Адское пламя заплясало над чёрной водой заполнившей дом. Оно быстро ползло по стенам, лизало потолок, скатерть, стулья, занавески на кухне, объяло весь дом и затрещало поминальным костром. Ушма поднялась и поволокла обезображенное тело ещё живого убийцы за собой, в чёрную воду. Нестерпимый ужас заполнил его взор. Он закричал, завыл, начал цепляться уцелевшей левой рукой за всё что мог, но Хозяйка погружалась всё ниже и ниже, унося его за собой. Когда чёрная вода сомкнулась над ними и исчезла, от «Хозяина» в этом мире осталась лишь часть руки, намертво вцепившаяся в тлеющий дверной косяк…

Туман за окном рассеялся, обнажив безликое серое небо.
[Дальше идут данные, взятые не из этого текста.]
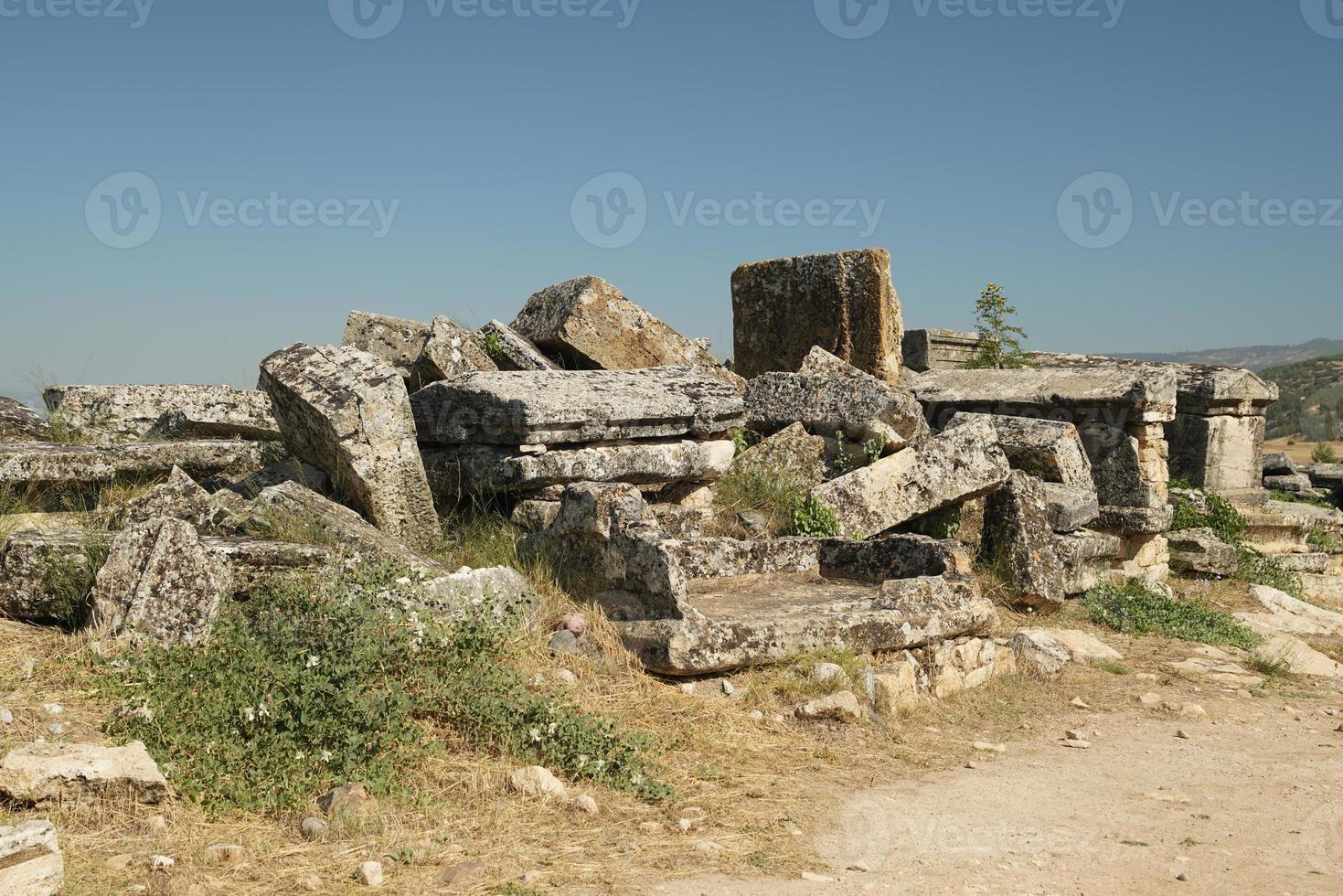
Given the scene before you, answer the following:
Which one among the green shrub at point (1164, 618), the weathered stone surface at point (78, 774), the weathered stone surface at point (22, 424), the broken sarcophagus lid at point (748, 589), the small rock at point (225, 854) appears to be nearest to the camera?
the small rock at point (225, 854)

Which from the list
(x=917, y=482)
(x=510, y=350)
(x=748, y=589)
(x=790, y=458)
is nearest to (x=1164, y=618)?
(x=917, y=482)

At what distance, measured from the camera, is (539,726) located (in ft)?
15.7

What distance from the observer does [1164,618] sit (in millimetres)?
8430

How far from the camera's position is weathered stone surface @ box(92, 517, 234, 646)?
5.00 metres

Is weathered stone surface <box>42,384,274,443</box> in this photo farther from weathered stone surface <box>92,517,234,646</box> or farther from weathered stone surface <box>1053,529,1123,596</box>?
weathered stone surface <box>1053,529,1123,596</box>

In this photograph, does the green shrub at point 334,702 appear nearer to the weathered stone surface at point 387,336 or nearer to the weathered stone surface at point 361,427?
the weathered stone surface at point 361,427

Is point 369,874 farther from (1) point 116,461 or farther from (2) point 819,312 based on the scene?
(2) point 819,312

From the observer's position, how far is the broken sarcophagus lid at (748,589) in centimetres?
561

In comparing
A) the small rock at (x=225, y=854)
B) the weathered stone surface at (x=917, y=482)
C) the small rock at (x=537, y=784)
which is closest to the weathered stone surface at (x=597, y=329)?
the weathered stone surface at (x=917, y=482)

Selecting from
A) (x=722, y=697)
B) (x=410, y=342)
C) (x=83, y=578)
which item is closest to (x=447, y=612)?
(x=722, y=697)

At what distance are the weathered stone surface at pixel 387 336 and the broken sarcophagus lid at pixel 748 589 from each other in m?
3.39

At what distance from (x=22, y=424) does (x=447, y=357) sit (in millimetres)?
3178

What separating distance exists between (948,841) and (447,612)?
8.58 feet

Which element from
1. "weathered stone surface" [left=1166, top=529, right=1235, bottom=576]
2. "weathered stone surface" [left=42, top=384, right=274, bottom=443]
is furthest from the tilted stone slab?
"weathered stone surface" [left=1166, top=529, right=1235, bottom=576]
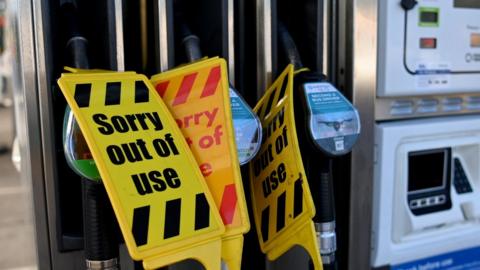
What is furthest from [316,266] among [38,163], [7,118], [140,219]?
[7,118]

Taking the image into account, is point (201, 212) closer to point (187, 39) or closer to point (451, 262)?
point (187, 39)

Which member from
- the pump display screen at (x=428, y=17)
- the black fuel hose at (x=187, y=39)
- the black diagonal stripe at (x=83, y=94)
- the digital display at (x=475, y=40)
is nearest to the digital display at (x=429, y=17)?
the pump display screen at (x=428, y=17)

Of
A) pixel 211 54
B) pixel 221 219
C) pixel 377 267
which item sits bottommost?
pixel 377 267

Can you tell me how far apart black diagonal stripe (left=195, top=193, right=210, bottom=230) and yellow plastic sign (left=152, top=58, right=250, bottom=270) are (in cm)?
3

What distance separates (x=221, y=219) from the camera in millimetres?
700

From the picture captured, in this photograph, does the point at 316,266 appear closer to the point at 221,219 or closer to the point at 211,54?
the point at 221,219

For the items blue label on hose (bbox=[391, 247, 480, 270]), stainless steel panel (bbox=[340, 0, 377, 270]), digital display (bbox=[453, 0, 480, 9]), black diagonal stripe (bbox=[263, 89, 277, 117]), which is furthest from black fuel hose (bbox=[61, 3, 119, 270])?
digital display (bbox=[453, 0, 480, 9])

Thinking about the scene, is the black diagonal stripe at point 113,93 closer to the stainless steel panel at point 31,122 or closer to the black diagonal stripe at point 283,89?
the stainless steel panel at point 31,122

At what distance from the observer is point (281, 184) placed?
85 cm

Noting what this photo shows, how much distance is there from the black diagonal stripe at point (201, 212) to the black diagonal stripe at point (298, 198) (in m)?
0.18

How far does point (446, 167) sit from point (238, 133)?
25.6 inches

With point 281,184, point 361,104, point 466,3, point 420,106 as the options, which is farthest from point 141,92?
point 466,3

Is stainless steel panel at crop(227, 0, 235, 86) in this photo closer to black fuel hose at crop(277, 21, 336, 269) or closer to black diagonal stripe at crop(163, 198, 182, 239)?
black fuel hose at crop(277, 21, 336, 269)

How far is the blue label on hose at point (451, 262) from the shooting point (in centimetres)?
116
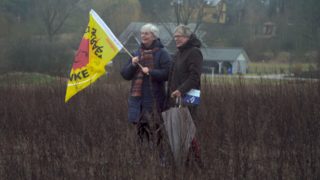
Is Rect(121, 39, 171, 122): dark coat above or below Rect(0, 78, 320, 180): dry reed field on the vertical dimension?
above

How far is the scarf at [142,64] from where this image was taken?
16.9ft

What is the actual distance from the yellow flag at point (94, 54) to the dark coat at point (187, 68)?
0.86m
Последние видения медленно угасли. Чёрный вихрь распался на нити. Они ещё немного покружились в воздухе и растаяли. Красный свет померк и книга на моих коленях потемнела. Комната вновь стала гниющим склепом, а дом был пуст и молчалив. Всё было кончено.

Я отложил тетрадь и встал с кресла. Ненависть растекалась по мне раскалённой лавой. Она обжигала грудь, испепеляла нутро, бешенным пламенем ревела в моей голове. Я был пылающим демоном мщения, но что я мог сделать?.. Чудовище было наказано… Наказано страшно и безжалостно, но все эти дети… Все эти чудовищные мучения… Весь этот ужас, боль, страдания, отчаянье… Десятки смертей, сотни загубленных жизней, тысячи надломленных судеб… Зачем?.. Для чего я всё это увидел?..

Я взял нож и спустился вниз. Последние остатки страха слетели с меня как старая змеиная кожа. Я больше не хотел прятаться. В доме должно было уцелеть хоть одно зеркало. Я хотел взглянуть в него, чтобы на прощанье увидеть свои человеческие глаза. А потом… а потом, когда ведьма узрит меня, она пустит по моему следу своих псов, во главе с хромой тварью… Я буду ждать его здесь… Я буду готов…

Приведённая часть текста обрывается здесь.